She snapped her mouth shut.

Heat slithered down his spine as he kept turning over the
idea that she would have come with him without his offer of marriage. He was
going to regret having to keep his distance, but he needed to focus on clearing
out the misunderstandings and figuring out why it had gone so wrong. “I don’t
know if our marriage was legal or not.” He swept his gaze around making sure no
one could overhear. The grazing sheep weren’t likely to report his
indiscretion. “But I intended to make it so at the first opportunity. If
necessary.”

“But—”

“I never tricked you.” Was that why she had turned from the
passionate creature in his arms to the vicious animal that had him made into
little more than a beast of burden? “Just listen.”

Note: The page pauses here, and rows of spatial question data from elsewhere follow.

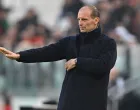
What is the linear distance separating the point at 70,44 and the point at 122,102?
155 inches

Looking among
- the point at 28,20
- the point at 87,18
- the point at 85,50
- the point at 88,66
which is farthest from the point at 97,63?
the point at 28,20

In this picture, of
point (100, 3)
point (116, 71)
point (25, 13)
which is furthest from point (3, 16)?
point (116, 71)

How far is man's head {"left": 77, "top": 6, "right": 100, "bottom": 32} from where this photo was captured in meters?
5.78

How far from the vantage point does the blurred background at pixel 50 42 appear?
34.9 feet

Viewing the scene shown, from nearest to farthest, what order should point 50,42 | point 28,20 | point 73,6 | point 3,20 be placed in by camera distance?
point 50,42 → point 73,6 → point 28,20 → point 3,20

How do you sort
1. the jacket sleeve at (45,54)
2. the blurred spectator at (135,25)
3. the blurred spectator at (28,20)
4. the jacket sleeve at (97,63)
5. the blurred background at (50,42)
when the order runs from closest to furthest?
the jacket sleeve at (97,63), the jacket sleeve at (45,54), the blurred background at (50,42), the blurred spectator at (135,25), the blurred spectator at (28,20)

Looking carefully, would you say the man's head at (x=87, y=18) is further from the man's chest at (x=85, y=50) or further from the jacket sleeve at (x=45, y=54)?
the jacket sleeve at (x=45, y=54)

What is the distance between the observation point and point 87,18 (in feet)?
19.0

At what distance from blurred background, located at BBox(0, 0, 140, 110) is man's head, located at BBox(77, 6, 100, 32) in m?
3.92

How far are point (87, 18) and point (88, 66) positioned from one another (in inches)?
17.0

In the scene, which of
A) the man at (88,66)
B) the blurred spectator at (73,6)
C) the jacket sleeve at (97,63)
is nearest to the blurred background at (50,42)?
the blurred spectator at (73,6)

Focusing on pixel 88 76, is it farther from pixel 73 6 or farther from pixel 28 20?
pixel 28 20

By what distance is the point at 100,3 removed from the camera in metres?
13.1

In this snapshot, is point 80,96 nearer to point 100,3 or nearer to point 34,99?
point 34,99
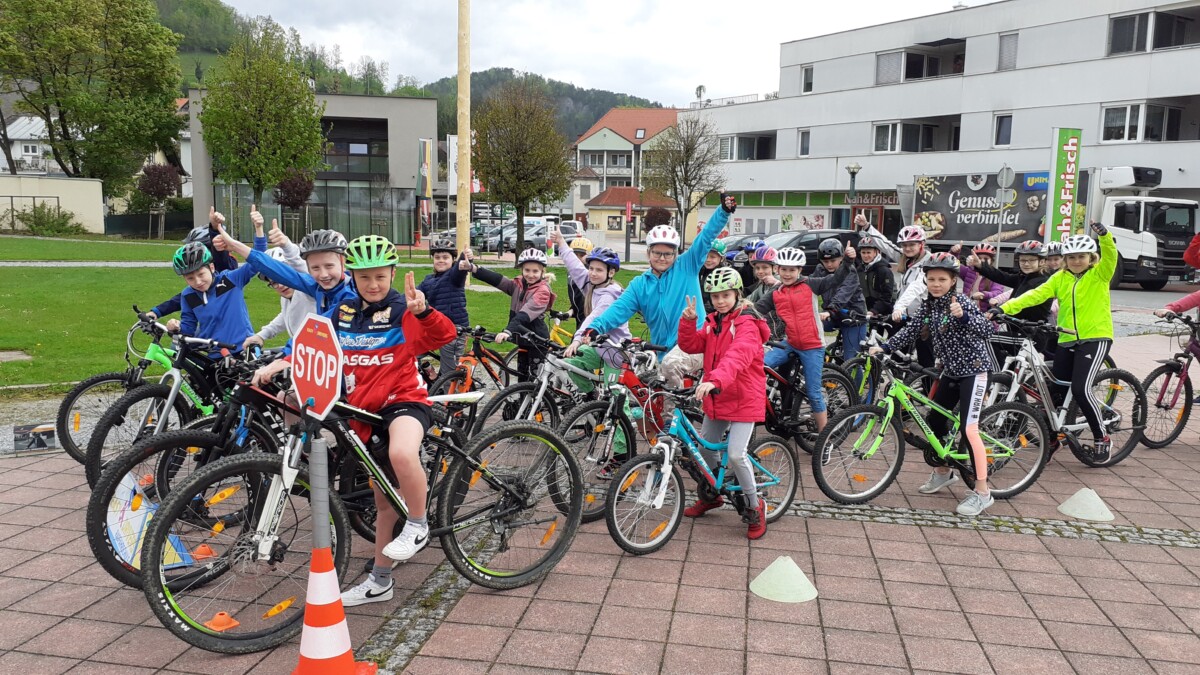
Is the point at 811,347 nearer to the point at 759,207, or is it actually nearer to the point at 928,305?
the point at 928,305

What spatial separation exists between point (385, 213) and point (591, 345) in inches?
1645

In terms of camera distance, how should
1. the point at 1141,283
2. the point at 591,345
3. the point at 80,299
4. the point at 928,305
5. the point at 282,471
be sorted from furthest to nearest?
the point at 1141,283 < the point at 80,299 < the point at 928,305 < the point at 591,345 < the point at 282,471

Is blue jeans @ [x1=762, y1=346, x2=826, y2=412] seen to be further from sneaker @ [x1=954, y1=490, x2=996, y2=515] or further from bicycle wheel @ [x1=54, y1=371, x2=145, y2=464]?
bicycle wheel @ [x1=54, y1=371, x2=145, y2=464]

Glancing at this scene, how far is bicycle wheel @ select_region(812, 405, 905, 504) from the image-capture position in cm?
586

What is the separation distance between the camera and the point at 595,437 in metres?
5.56

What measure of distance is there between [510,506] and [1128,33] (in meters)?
36.5

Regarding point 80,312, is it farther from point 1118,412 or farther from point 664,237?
point 1118,412

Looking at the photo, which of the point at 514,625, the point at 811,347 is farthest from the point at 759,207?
the point at 514,625

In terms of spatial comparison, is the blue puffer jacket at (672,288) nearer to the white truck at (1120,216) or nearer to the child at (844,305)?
the child at (844,305)

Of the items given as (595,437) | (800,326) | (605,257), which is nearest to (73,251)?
(605,257)

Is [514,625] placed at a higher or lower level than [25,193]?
lower

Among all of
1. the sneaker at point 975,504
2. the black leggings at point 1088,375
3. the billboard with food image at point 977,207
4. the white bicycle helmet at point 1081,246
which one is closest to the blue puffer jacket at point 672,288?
the sneaker at point 975,504

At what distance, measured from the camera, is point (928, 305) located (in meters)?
6.20

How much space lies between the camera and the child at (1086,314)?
6949 mm
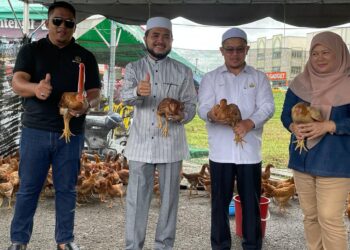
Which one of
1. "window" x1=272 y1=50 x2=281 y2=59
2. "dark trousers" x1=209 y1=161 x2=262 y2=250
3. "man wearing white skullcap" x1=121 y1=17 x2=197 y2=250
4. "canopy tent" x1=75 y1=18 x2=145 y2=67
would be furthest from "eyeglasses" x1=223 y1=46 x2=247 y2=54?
"canopy tent" x1=75 y1=18 x2=145 y2=67

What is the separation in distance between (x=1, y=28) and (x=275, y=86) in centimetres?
765

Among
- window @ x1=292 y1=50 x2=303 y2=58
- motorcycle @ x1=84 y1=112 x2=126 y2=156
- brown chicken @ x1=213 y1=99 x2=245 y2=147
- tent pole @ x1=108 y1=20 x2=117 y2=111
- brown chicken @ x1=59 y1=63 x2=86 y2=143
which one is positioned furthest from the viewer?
motorcycle @ x1=84 y1=112 x2=126 y2=156

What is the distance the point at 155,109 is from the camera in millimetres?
3047

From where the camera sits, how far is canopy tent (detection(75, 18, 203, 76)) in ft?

It was strange that he was the one on the high moral ground,
but his intentions and behavior had been, if not fully honorable, at least
headed on that path. He’d meant to make an honest woman of her.

She tossed her head, her hair rippling down her back. He
took it for a grudging acquiescence.

“I
intended
to marry you, but I didn’t want to reveal
who I was until you said yes. Because then I would never know if you accepted
because of my family’s wealth or because of me.” Shifting in the saddle, he
gave her a rueful smile. “Then I didn’t want to wait.”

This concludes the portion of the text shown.